The following is an article I saw online at FOX Sports, written by Mark Kriegel...I think all the mommies out there will appreciate this, especially since it was written by a man!

The beginning of the NFL season inaugurates a de facto debate at the watercooler, or thereabouts: who's the toughest guy you saw this weekend?

Tom Brady? Maybe.

Richard Seymour? If I'm the Patriots, I wish I never let him go.

But I want to run something back here, an athlete whose virtues were lost in the news cycle, woefully unacknowledged by the first week of pro football. Turns out the toughest guy isn't even a guy.

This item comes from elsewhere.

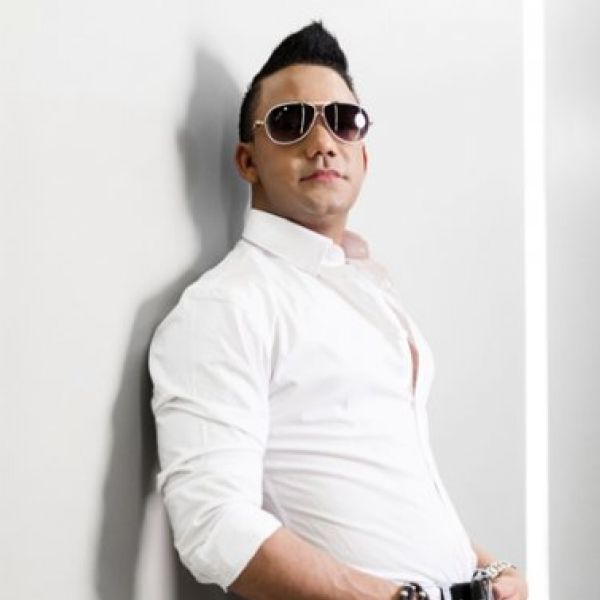 Elvis Martínez cautiva con su nuevo sencillo "Tú me querías"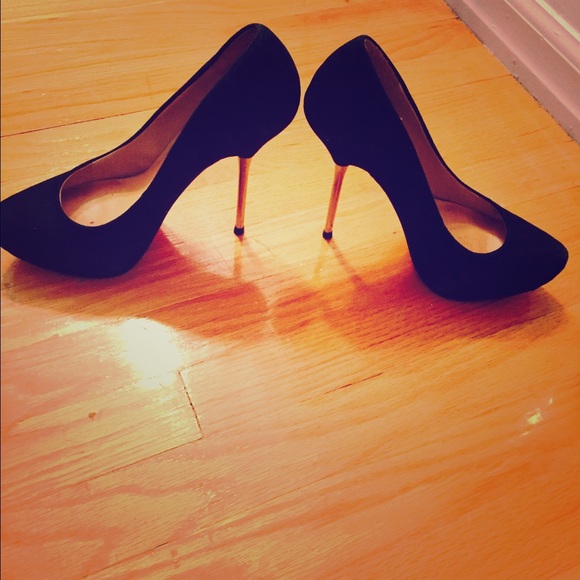 Black heels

She isn't even a football player.

Kim Clijsters. Yes, that's right. The U.S. Open champion, mommy.

Look, I've been on the field and seen, no, felt, the concussive hits up close. I've been ringside for the most brutal knockouts. But I've also been in the delivery room. It's like the first 20 minutes of "Saving Private Ryan" — except it goes on for hours.

I'm a devout believer in the miracle of birth, which, like most miracles, is a test of faith.

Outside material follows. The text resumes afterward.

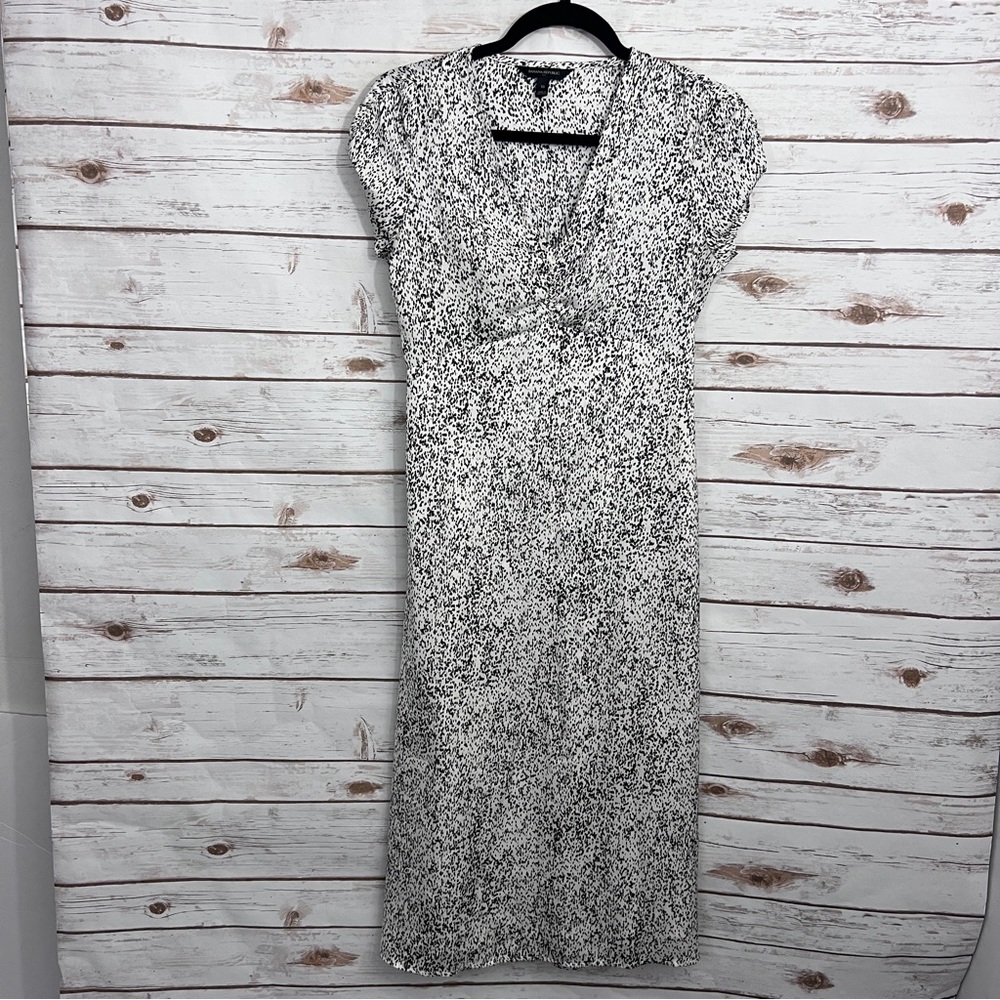 Banana Republic Cream Patterned Short Sleeve MIDI Dress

Happens the same every time. The nurse says, "There it is. See?"

And the guy says, "Where?" All the while thinking: "Are you ------- kidding me? No way that's getting through there."

No one should ever come back from that kind of physical trauma. No one.

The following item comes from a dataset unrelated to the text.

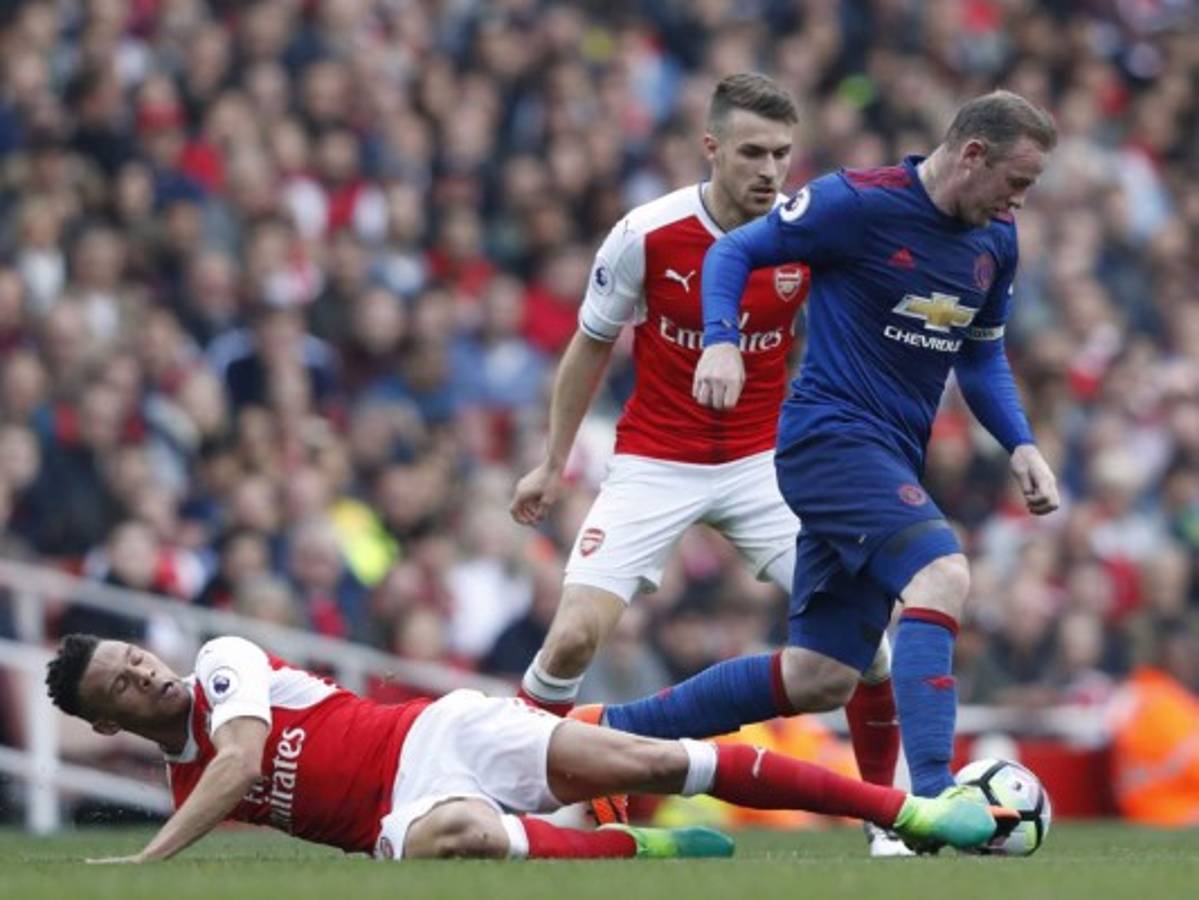 Wenger gana por primera vez a Mourinho en duelo Arsenal-United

Now you want me to weep because Brett Favre got his shoulder scoped? Please.

Favre had the trainer from Minnesota flying out to give him pep talks and shoulder rubs. New mothers are sent home, still wounded, and left to deal with prolonged sleep deprivation and psychiatric torture that would've shamed the most sadistic masters at GITMO.

Which brings me back to Kim Clijsters, who has an 18-month-old daughter named Jada, winning the U.S. Open tennis tournament.

I know other athletes have done extraordinary things after giving birth. There are those crazy distance runners, and Dara Torres and Lisa Leslie and Sheryl Swoopes, to name a prominent few. Still, with another NFL season now begun, the attributes celebrated by the TV announcers like John Madden were best displayed by Clijsters.

There goes your week's toughest ballplayer. Turns out Clijsters is the first mother to win a Grand Slam since Yvonne Goolagong won at Wimbledon in 1980. But she's also the first unseeded woman to win the Open, and she only had to defeat both of the Williams sisters to do it.

As comebacks go, I'll take that over Brady's knee and Favre's shoulder.

Anyone who's witnessed the metamorphosis — from woman to baby mama — would tell you the same: they're tougher than we are.